Exercise instructions: Make an exact copy of the records below, excluding images.

Given records:
========
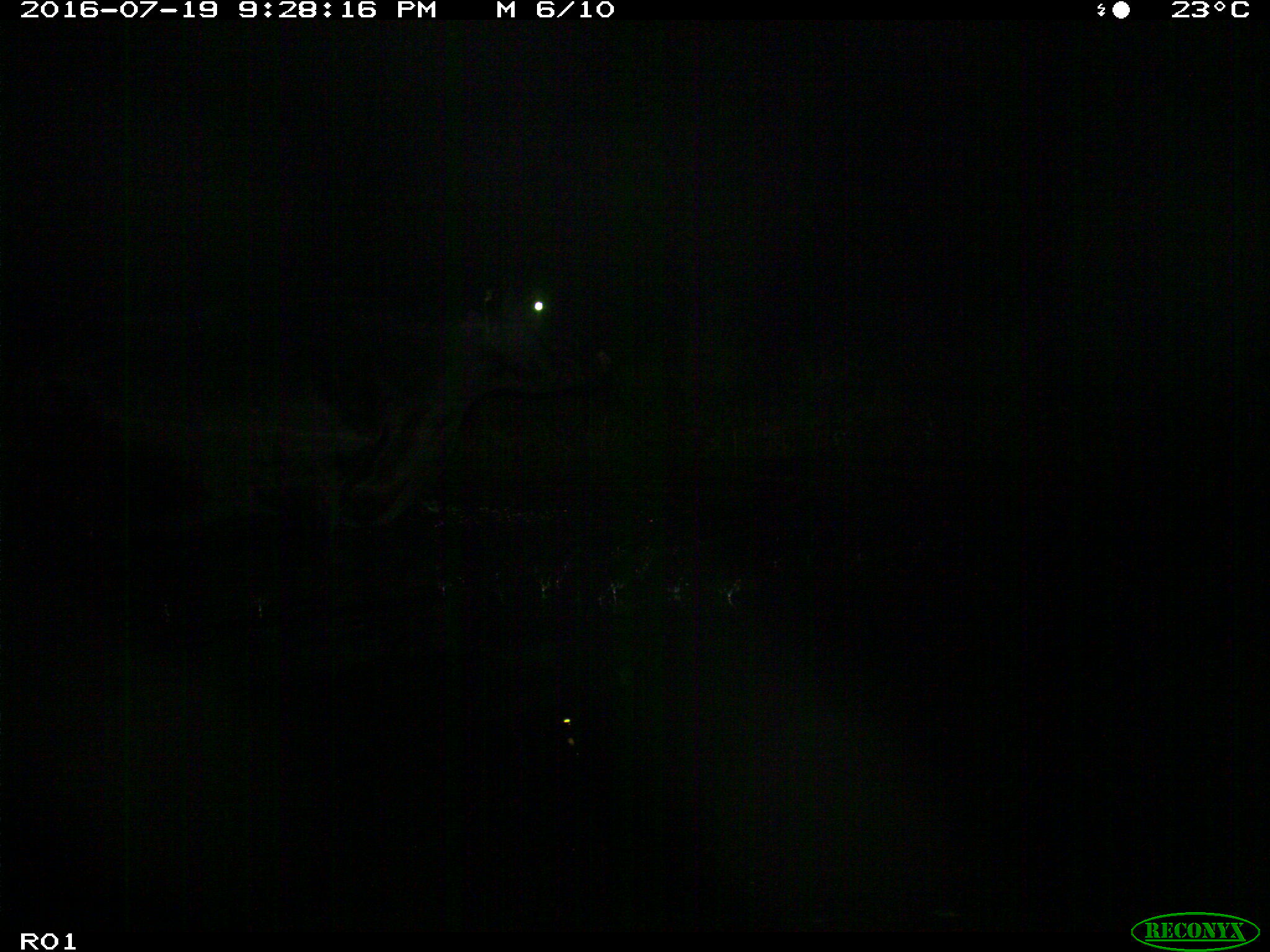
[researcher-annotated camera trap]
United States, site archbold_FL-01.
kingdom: Animalia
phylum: Chordata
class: Mammalia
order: Artiodactyla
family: Bovidae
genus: Bos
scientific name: Bos taurus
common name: domestic cow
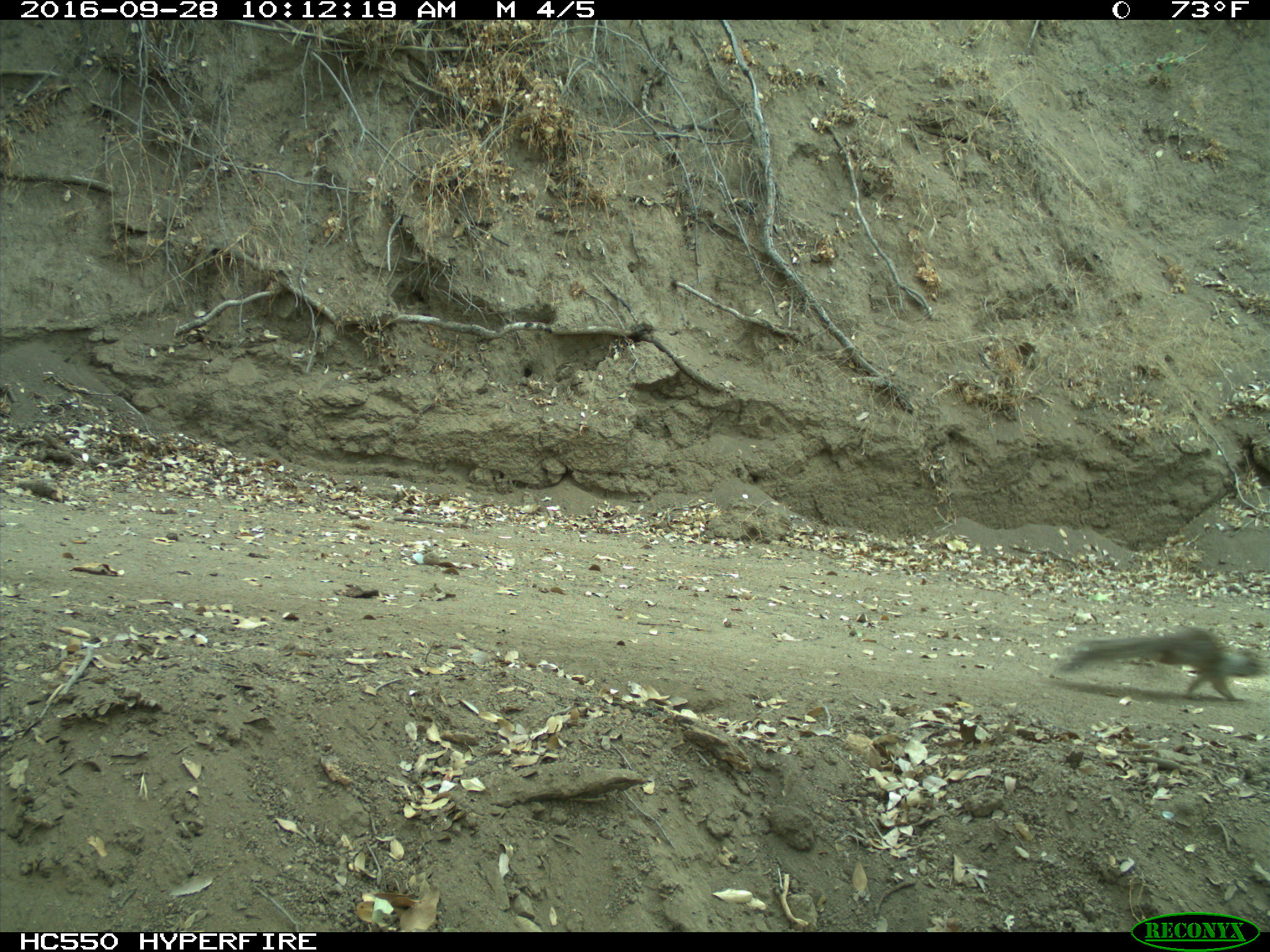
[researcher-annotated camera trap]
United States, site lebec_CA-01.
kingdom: Animalia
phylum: Chordata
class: Mammalia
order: Rodentia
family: Sciuridae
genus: Otospermophilus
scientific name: Otospermophilus beecheyi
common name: california ground squirrel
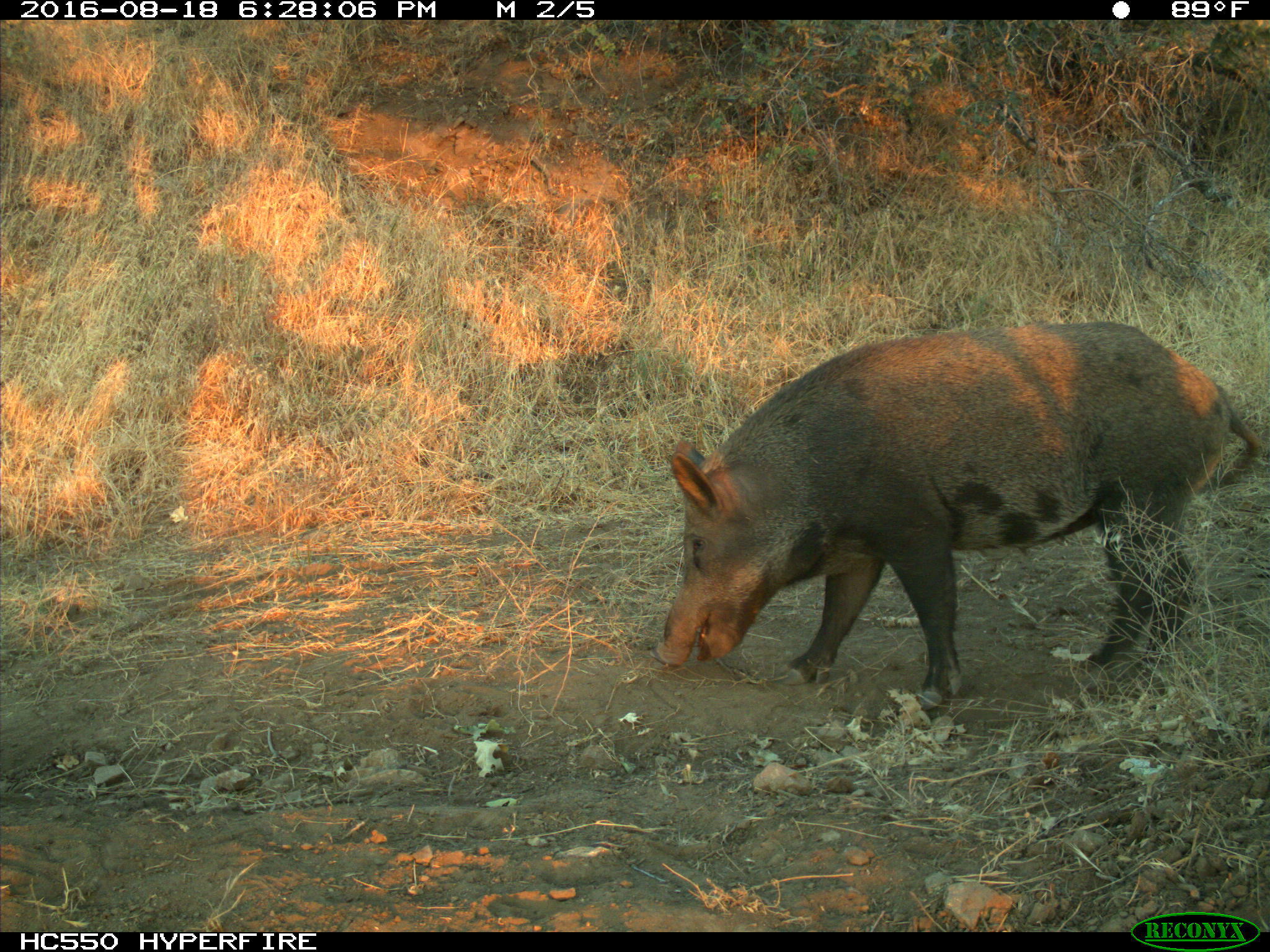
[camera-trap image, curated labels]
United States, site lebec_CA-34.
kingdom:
========
Exercise solution:
[researcher-annotated camera trap]
United States, site archbold_FL-01.
kingdom: Animalia
phylum: Chordata
class: Mammalia
order: Artiodactyla
family: Bovidae
genus: Bos
scientific name: Bos taurus
common name: domestic cow
[researcher-annotated camera trap]
United States, site lebec_CA-01.
kingdom: Animalia
phylum: Chordata
class: Mammalia
order: Rodentia
family: Sciuridae
genus: Otospermophilus
scientific name: Otospermophilus beecheyi
common name: california ground squirrel
[camera-trap image, curated labels]
United States, site lebec_CA-34.
kingdom:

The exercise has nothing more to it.